Adela es una señora en la cuarentena de un pequeño pueblo de provincias. Soltera y respetada en su comunidad, vive en compañía de su criada, Isabelita, con la que mantiene una buena relación lastrada por lo que puede parecer sobreprotección pero en realidad es otra cosa. Cuando un viejo amigo le propone matrimonio, decide enfrentarse a las dudas que la habían acompañado durante toda su vida y consultar a un médico. Cuando este efectivamente le confirma que es un hombre, decide reiniciar de nuevo su vida y mudarse a Madrid -la presentación que hace el director de Juan, mostrándolo de espaldas en numerosas ocasiones hasta que finalmente se ve reflejado en un espejo, es soberbia- donde volverá a encontrarse con Isabelita.
Es fácil imaginar el revuelo que una película así causó en la España de 1971. Con el franquismo agonizante pero todavía vigente -algo que se ve perfectamente en la propia película- la historia de un cambio de género no encontraba precisamente su clima más propicio. Y aun así fue un éxito, consiguiendo llevar a las salas a casi dos millones de personas y compitiendo por el Oscar a mejor película de habla no inglesa, que finalmente se llevó Luis Buñuel por El discreto encanto de la burguesía. Un éxito tan poco probable como la propia película.
Jaime de Armiñán, director y guionista de la película junto a José Luis Borau, da con la tecla no solo para contar esta peculiar historia sino, incluso más importante dadas las circunstancias, para hacerlo de una manera que no resultase sospechosa para la censura. La falta de estridencia y la absoluta sobriedad de la propuesta no solo permiten centrarse por completo en la dureza de la trama sino que directamente hicieron que la película fuera posible (una de las claves es que tanto Adela como Juan se comportan en todo momento como buenos ciudadanos).
Esta sutileza no hace, sin embargo, que no se encuentren los aspectos más desagradables de la sociedad del momento. Aunque la película se suela mover en ambientes soleados la oscuridad de la época es más que evidente. El reducido y poco relevante papel reservado a la mujer, la profunda represión y la férrea organización social hacen imposible una vida plena y auténtica, algo llevado el extremo para aquellas personas que no encajen en la normatividad social. Por más que se ensancharan las ciudades y se relajaran las costumbres, la libertad todavía quedaba lejos.
Uno de los aspectos decisivos del buen resultado de Mi querida señorita es su reparto. El papel principal requería de un actor de talla, y quién mejor que José Luis López Vázquez, identificado con el español medio por sus películas anteriores en las que había dejado prueba de su talento, para interpretarlo.

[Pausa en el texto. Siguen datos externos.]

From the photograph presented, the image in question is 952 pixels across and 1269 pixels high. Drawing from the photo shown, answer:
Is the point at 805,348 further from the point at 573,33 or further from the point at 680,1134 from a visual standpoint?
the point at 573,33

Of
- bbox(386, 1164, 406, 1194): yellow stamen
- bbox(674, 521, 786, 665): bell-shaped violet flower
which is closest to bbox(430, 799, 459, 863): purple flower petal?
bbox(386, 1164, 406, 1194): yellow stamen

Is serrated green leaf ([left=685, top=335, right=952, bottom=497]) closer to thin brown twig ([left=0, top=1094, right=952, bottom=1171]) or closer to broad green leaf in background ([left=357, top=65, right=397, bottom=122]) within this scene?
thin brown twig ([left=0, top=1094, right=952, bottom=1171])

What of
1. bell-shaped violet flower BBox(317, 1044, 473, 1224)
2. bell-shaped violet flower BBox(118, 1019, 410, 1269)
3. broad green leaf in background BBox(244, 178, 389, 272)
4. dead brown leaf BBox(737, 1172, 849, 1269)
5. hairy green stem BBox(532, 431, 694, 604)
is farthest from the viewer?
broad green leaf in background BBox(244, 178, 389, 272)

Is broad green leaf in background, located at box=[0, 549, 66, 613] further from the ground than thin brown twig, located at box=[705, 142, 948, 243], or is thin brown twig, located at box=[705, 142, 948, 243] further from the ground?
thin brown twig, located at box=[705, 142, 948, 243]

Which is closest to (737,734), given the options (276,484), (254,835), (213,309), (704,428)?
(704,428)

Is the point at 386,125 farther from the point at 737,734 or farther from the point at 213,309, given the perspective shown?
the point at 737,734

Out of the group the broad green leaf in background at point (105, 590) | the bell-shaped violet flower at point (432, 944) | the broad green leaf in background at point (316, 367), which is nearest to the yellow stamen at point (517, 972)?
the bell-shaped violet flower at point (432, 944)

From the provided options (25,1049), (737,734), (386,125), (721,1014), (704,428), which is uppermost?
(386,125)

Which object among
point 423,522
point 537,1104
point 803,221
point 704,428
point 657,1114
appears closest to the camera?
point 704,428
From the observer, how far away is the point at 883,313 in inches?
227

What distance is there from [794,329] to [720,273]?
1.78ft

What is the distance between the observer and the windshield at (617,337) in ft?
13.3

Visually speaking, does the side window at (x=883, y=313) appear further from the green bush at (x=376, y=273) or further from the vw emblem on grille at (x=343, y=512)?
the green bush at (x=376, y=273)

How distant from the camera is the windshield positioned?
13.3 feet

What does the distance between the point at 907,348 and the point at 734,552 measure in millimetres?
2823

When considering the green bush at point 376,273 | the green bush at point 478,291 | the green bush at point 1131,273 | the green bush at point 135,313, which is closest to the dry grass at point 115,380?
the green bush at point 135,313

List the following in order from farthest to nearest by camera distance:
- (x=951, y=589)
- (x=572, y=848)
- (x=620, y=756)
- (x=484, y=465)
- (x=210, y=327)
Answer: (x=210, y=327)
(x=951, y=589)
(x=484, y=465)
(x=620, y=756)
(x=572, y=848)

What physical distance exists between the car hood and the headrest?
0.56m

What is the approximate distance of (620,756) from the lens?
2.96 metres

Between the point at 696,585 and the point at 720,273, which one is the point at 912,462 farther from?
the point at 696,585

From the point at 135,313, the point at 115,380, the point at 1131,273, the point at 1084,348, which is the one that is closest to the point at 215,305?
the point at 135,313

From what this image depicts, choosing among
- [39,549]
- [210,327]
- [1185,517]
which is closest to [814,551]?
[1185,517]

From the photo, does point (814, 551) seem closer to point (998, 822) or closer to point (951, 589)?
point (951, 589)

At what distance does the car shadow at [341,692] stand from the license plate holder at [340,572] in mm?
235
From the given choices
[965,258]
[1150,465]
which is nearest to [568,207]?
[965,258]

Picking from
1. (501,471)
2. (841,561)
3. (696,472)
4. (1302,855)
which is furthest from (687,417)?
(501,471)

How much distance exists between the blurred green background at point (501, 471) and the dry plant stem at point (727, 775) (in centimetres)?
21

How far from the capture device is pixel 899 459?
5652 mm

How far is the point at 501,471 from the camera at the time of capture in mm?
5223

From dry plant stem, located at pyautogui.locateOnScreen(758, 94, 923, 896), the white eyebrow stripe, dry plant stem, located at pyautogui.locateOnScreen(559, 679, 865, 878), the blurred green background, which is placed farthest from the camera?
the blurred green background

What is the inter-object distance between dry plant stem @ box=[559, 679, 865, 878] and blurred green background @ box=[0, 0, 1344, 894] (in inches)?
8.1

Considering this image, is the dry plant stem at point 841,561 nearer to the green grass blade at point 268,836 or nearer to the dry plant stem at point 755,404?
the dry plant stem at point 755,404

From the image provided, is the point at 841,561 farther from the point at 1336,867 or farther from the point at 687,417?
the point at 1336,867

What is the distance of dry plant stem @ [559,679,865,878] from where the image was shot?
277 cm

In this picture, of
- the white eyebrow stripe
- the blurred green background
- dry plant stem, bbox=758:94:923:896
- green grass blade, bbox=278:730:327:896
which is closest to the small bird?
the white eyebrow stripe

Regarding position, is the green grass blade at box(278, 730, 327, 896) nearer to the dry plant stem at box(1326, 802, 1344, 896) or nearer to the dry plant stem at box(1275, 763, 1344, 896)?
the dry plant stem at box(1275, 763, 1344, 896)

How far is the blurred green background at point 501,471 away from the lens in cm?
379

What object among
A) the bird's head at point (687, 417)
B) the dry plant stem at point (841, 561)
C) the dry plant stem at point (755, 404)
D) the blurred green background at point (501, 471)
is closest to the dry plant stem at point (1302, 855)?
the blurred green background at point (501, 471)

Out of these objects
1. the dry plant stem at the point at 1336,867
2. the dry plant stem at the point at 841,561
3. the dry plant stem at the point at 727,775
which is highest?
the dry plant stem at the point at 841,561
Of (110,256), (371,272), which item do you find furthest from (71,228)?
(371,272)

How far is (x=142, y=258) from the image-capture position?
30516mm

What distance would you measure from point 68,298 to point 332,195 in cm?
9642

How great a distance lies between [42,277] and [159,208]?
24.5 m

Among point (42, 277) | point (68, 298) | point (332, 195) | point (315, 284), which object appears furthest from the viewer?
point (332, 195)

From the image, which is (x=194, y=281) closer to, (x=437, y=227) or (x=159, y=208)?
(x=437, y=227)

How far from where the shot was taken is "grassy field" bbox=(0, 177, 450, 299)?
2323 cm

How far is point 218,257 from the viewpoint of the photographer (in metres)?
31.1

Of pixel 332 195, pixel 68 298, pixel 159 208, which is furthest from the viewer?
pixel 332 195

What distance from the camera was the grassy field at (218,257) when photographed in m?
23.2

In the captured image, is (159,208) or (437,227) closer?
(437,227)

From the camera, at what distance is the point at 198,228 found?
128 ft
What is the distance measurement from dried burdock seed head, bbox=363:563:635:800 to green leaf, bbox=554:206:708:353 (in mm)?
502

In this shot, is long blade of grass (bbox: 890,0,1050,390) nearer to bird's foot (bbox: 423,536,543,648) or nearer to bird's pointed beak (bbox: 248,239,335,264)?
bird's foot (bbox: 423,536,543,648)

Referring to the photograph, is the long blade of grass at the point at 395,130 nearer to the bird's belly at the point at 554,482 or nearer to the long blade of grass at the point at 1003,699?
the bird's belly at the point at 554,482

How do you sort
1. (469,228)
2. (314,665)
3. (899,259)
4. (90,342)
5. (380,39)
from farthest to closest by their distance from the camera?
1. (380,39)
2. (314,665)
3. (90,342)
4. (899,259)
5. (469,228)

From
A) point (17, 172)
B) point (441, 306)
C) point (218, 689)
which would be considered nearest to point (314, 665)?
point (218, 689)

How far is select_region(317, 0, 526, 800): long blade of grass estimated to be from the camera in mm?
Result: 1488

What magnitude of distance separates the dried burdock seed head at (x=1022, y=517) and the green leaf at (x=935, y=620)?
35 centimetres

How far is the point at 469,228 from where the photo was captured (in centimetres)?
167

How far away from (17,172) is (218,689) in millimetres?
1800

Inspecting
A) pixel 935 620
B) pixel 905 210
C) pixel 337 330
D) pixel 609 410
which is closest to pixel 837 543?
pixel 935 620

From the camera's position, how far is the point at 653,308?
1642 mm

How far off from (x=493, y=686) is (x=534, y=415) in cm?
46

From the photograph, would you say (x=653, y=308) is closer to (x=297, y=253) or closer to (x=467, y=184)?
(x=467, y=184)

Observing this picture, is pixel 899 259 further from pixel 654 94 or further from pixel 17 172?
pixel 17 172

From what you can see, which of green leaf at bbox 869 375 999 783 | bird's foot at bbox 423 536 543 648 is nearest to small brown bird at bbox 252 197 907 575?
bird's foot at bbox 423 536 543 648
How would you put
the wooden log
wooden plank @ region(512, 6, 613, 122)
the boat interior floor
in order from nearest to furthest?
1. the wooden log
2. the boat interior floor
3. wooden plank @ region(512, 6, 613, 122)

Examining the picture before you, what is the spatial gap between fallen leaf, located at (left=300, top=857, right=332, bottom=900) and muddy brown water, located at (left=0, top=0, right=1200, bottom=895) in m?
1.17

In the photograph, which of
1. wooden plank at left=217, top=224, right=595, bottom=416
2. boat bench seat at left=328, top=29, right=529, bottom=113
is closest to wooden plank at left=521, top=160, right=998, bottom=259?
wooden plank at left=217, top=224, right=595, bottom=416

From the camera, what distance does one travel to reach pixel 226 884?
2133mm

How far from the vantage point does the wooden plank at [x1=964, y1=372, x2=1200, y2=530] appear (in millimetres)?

El actor al principio se mostró reacio a involucrarse en el proyecto e incluso poco antes del rodaje estuvo cerca de abandonarlo, aunque finalmente, y por suerte, Jaime de Armiñán pudo contar con él. Flanqueándolo encontramos a una joven Julieta Serrano, maravillosa en la espontaneidad que otorga a Isabelita, y a una galería de secundarios de primer nivel como Chus Lampreave, Lola Gaos, Antonio Ferrandis y Mónica Randall.
Mi querida señorita es un clásico imprescindible del cine español que se adelantó a su época en los hechos que narra pero que, como ocurre con las grandes películas, es capaz de emocionar independientemente del contexto en el que se vea. La fuerza de las interpretaciones y la trama se impone con contundencia a puntuales momentos de tosquedad en la dirección hasta llegar a un desenlace redondo en el que cobran sentido todos los pequeños detalles que se habían ido mostrando. Una referencia imprescindible de nuestro cine que resulta incluso más potente ahora que en el momento en el que se estrenó.